Inclusive Language in Spanish-Speaking Countries 

On Wednesday, October 20th, Fairmont State University held a Women and Gender Studies Colloquium about the use of inclusive language amongst Latinx speakers. The event was hosted by Dr. Laura Guglani, the Assistant Professor of Spanish at Fairmont State, and Madeline Puppos, a student at Fairmont State, and was a collaboration between the two as part of a Summer Research Fellowship. Their presentation was titled, “Latinx and Inclusive Language: Attitudes and Usage Amongst Native Speakers” and presented their research into different Latinx’s countries’ opinions on incorporating inclusive terms into the Spanish language.  

Inclusive language intends to avoid expressions that imply sexism, racism, or other prejudices to any group of people. In the English language, inclusive language is often incorporated through methods of asking for someone’s preferred pronouns, and referring to people with “they/them” pronouns instead of “he/him” or “she/her” unless specified otherwise. Inclusive language is not only specific to English, as many other languages have begun to use inclusive language. There has been a wave of this amongst Romance languages in particular, including Spanish, which is what Dr. Guglani and Puppos wanted to explore in their research.  

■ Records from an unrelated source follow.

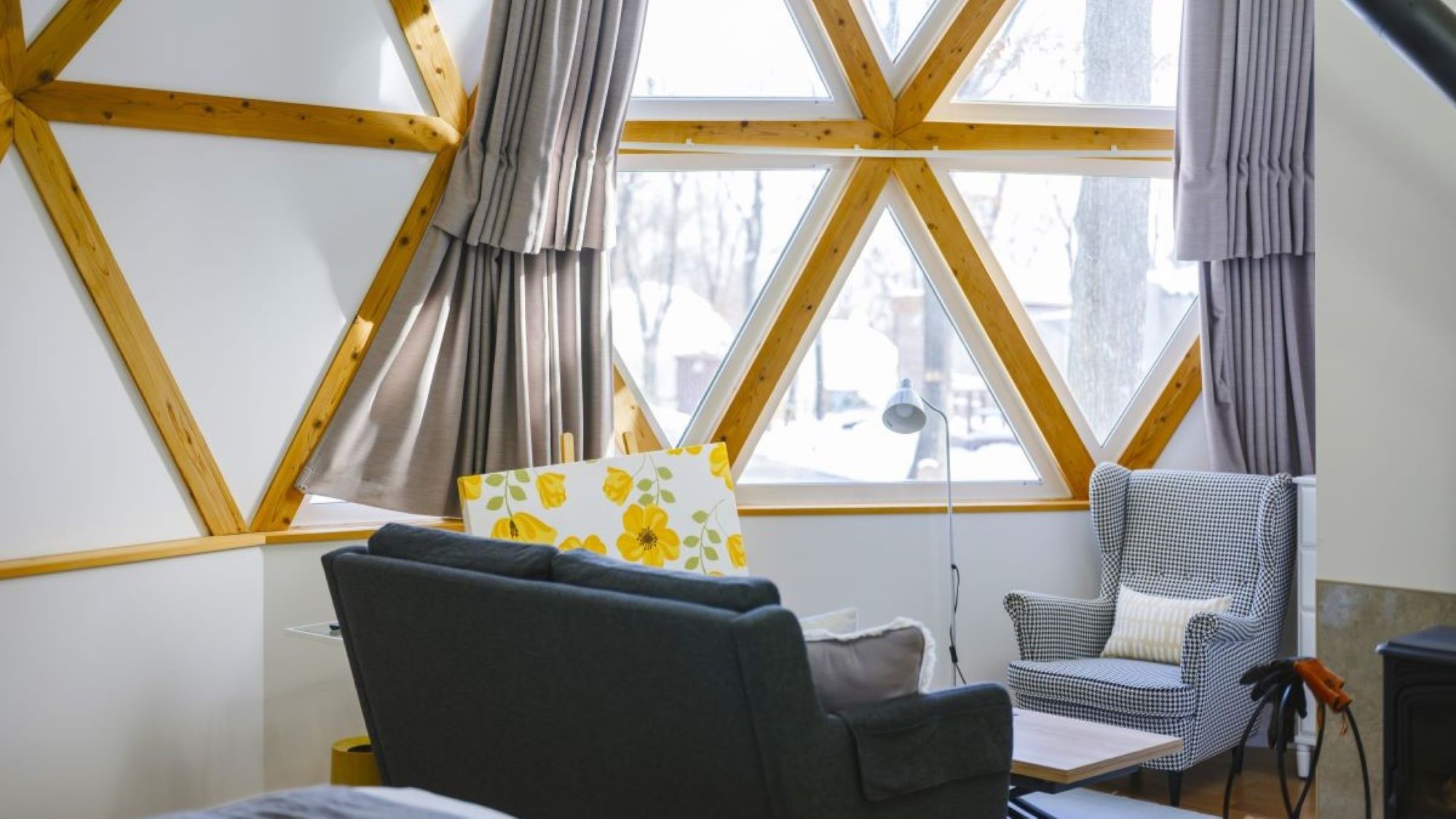 Premier－dome C(内観)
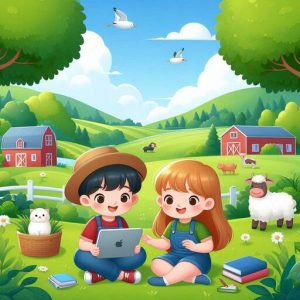 آموزش کامل زمان‌ها در زبان انگلیسی | Present و Past با مثال ساده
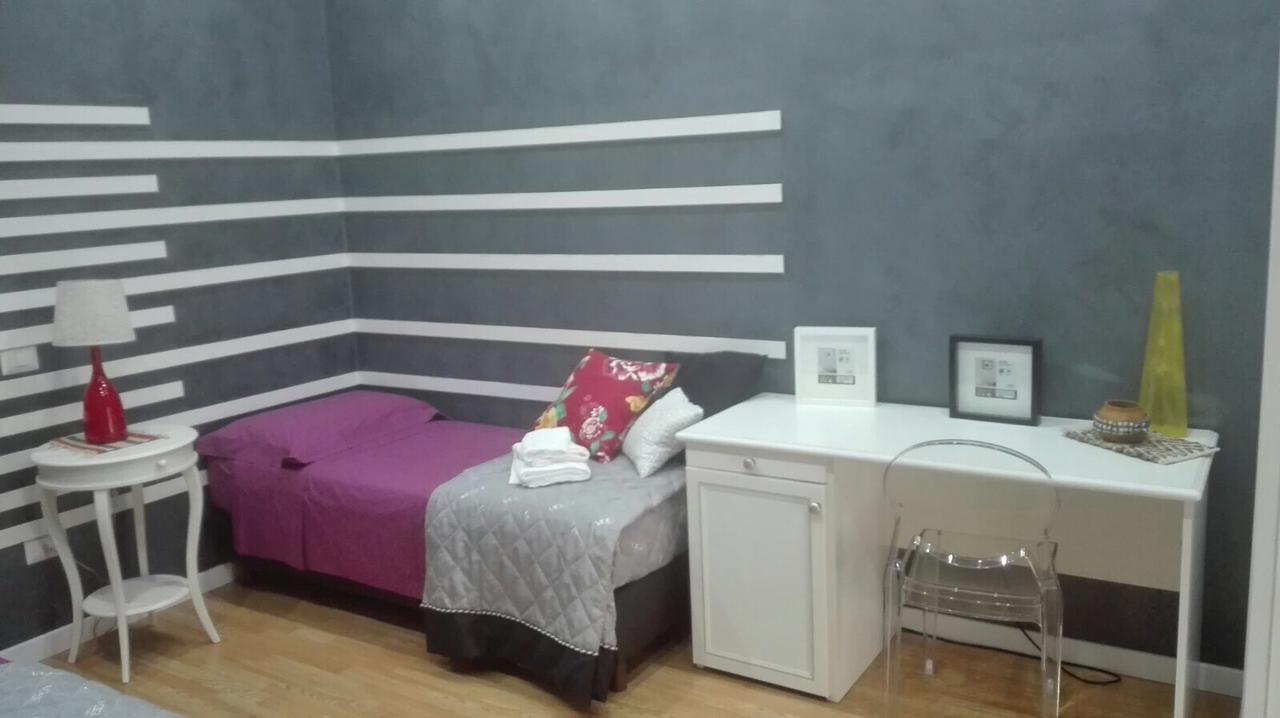 Donna Margharet Bed and Breakfast Κρότωνας Εξωτερικό φωτογραφία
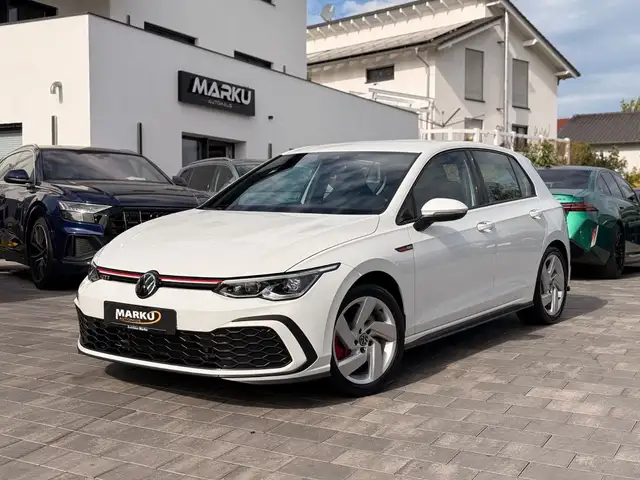 Volkswagen Golf VIII Lim. GTI 2.0 TSI /180kW/LED/Ambiente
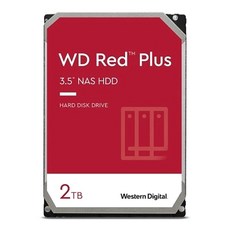 Western Digital Western Digital WD RED Plus 5400/64M (WD20EFPX 2TB) - wdred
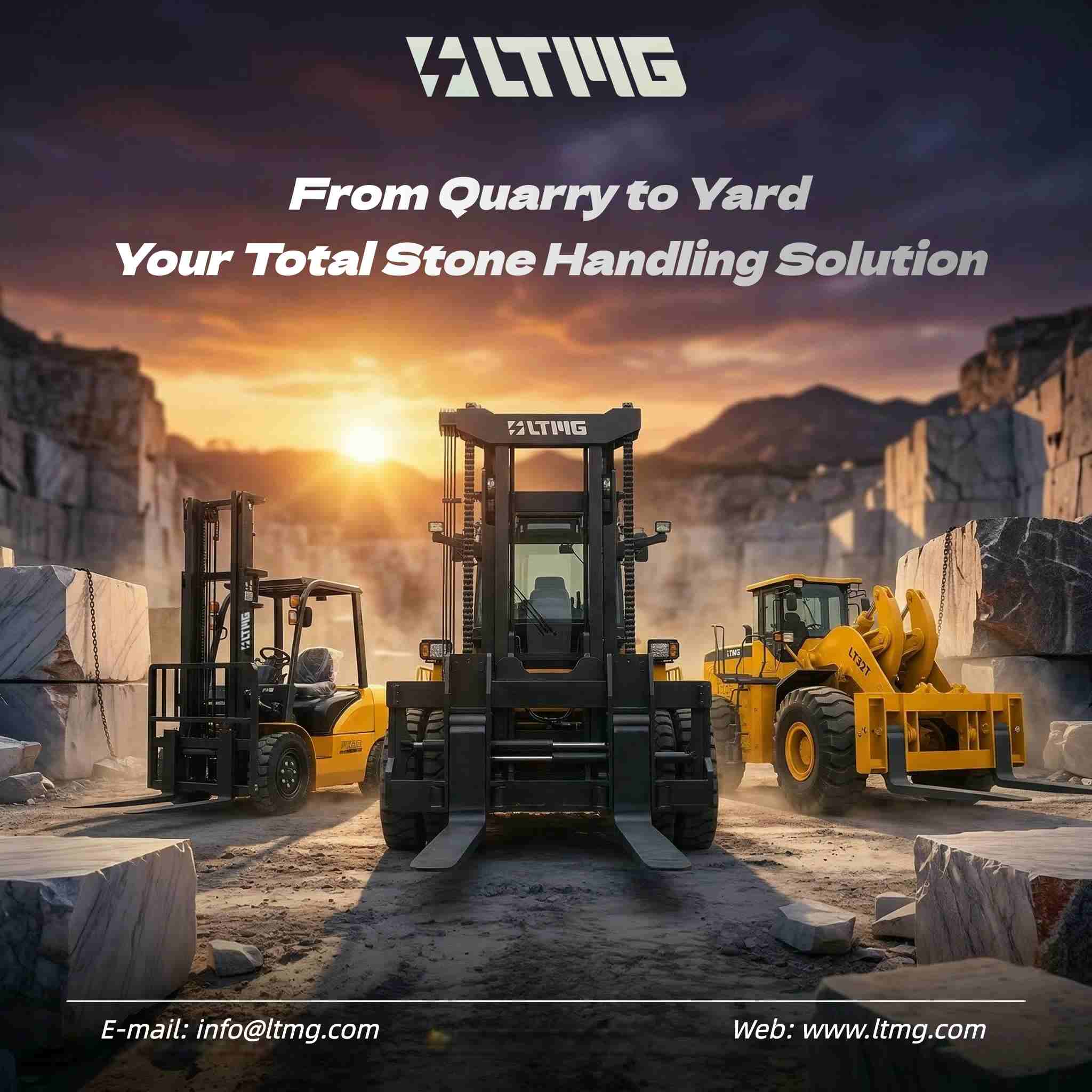 LTMG will join the 26th China Xiamen International Stone Fair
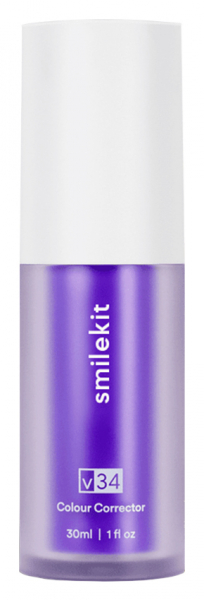 Коректор кольору зубів SmileKit V34, 30 мл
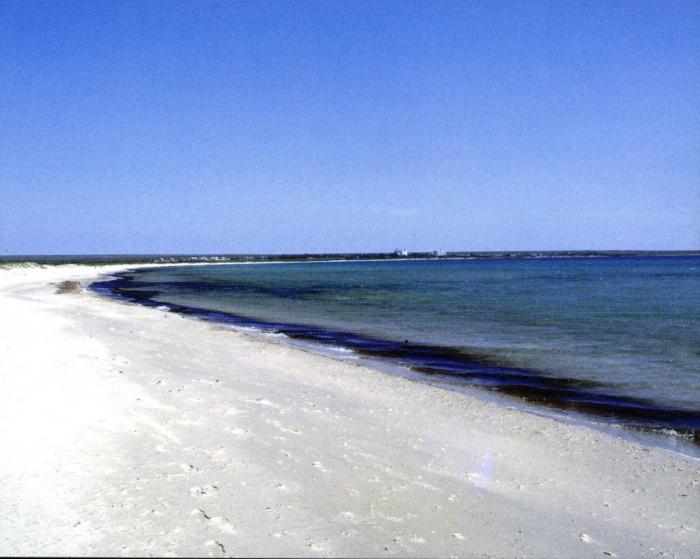 песчаные пляжи крыма 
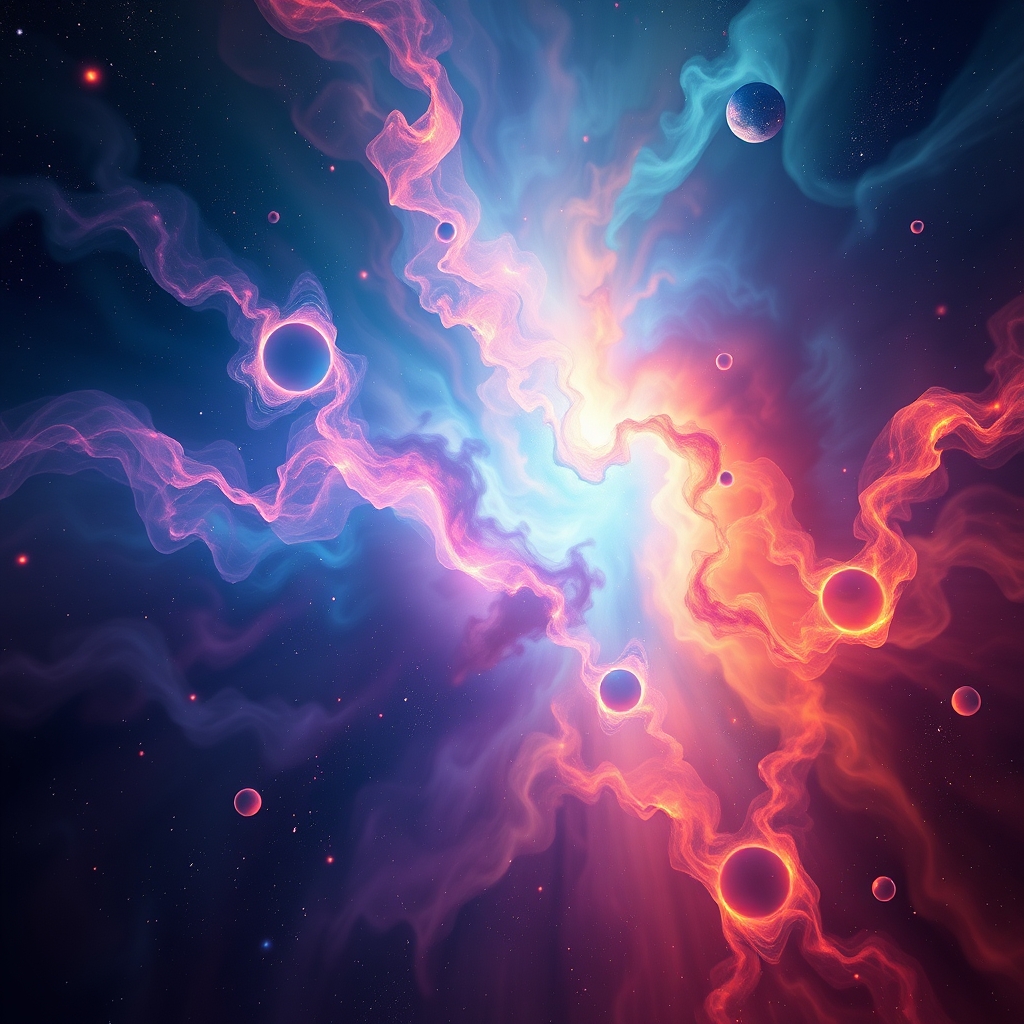 A thousand chills of amazement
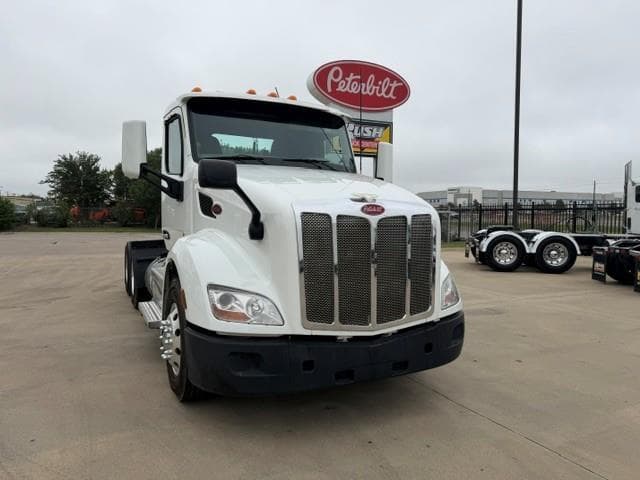 2021 Peterbilt 579 in Fort Worth, TX — photo 12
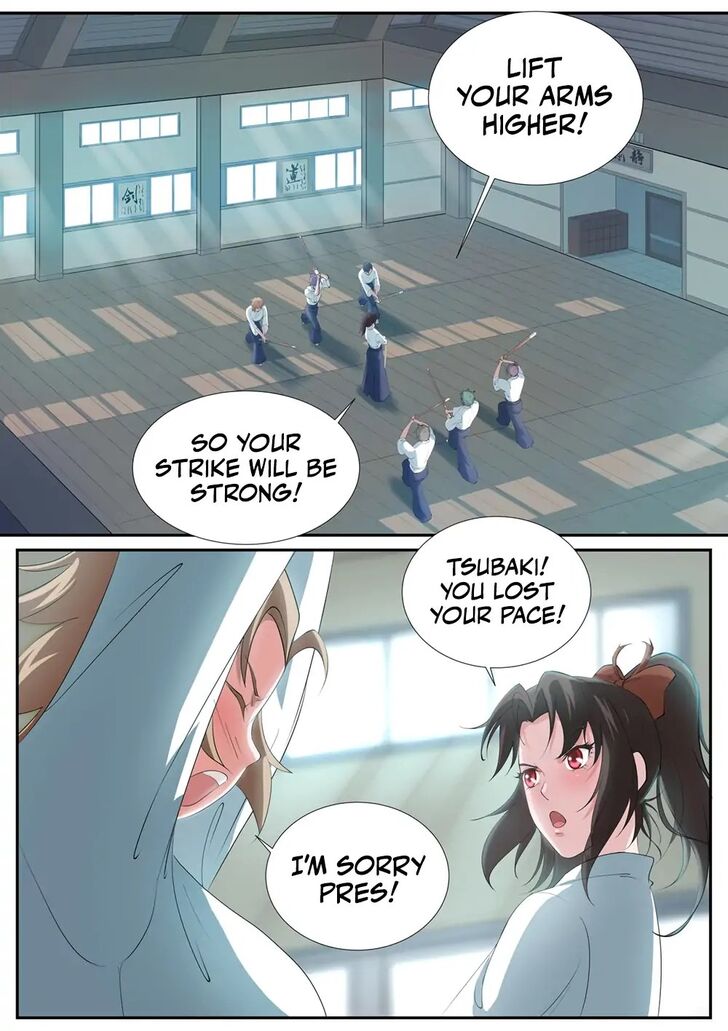 High School Taoist - Chapter 5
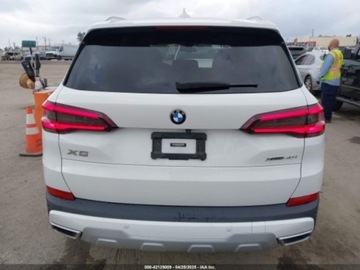 BMW X5 G05 2021 BMW X5 2021r., XDRIVE40i, od ubezpieczalni 3.0 Benzyna 335KM, zdjęcie 5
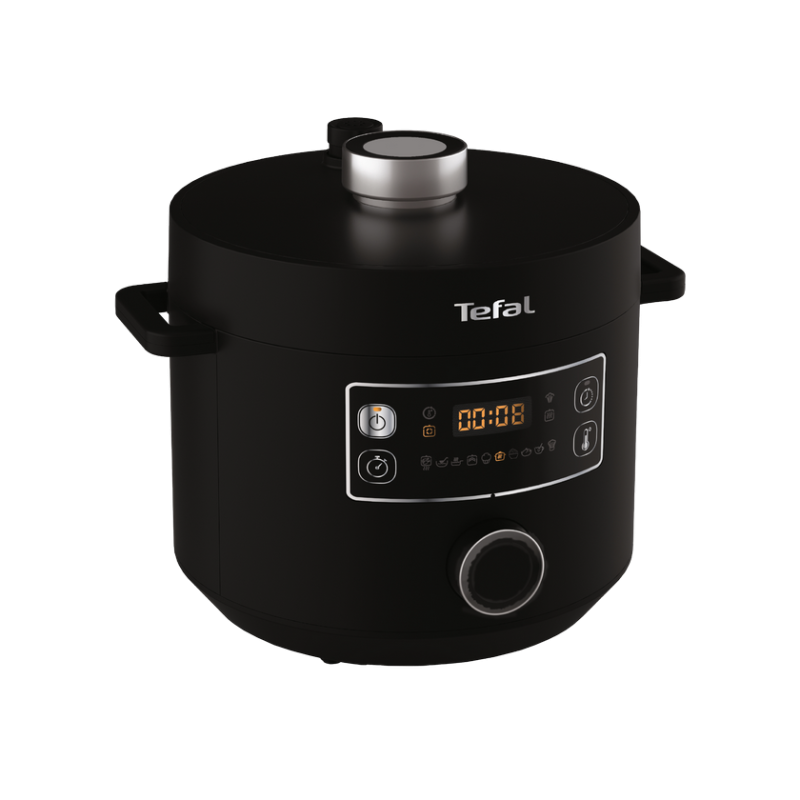 Мультиварка-скороварка Tefal CY754830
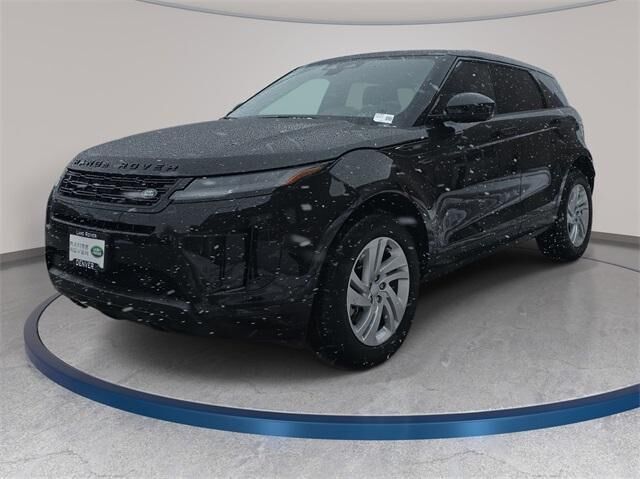 2025 LAND ROVER Range Rover Evoque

Their investigation was to look at attitudes towards inclusive language, which was done through a survey given to Spanish speakers from different countries, such as Peru and Mexico. They wanted to general attitudes towards inclusive language amongst Spanish speakers and see if any trends existed among certain countries that they could draw conclusions from.  

The goal of the survey was to see both the acceptability and adaptability of inclusive language to Latinx. Puppos explained the difference of the two terms as acceptability being whether they found inclusive terms tolerable and adaptability being whether they would use the terms. Overall, they found that more than half of the participants trended slightly negatively towards accepting and using the terms. It seemed as if about half were very for using inclusive terms, the other half very against using the terms, with some in the middle who couldn’t care less.  

One of the most popular reasons why Latinx were against using this language was that they had a lack of education and were not familiar with new terms. Not only is this lack of education a problem for people wanting to use inclusive language, but it also creates a problem for communicating with people around them in everyday life as others might not want to use or know the inclusive terms. Dr.Guglani gave an example of this situation, “A participant in our survey from Ecuador emailed us and expressed how she wanted to use inclusive language but was afraid people would think she was crazy and not know what she was talking about. Inclusive words have not been incorporated into everyday language in most Spanish-speaking countries.” 

There are still certain countries that are trailblazers in their use of inclusive language, such as Argentina, where the movement for inclusive language in Spanish began. Even though Argentina is considered a hotbed of inclusive language, the countries’ participants in the survey were still overall mixed in their opinion. The overall results of the survey of neutral to negative reactions show the full incorporation of inclusive language in Spanish is going to be a slow process. Dr. Gugliani explained, “We have the same problem in the U.S. about people not understanding certain terms, with this being typically in older, more conservative groups”. While implementation of inclusive terms may be slow, it is not impossible, as gender perceptions today are changing rapidly, and so gendered language may soon change, too.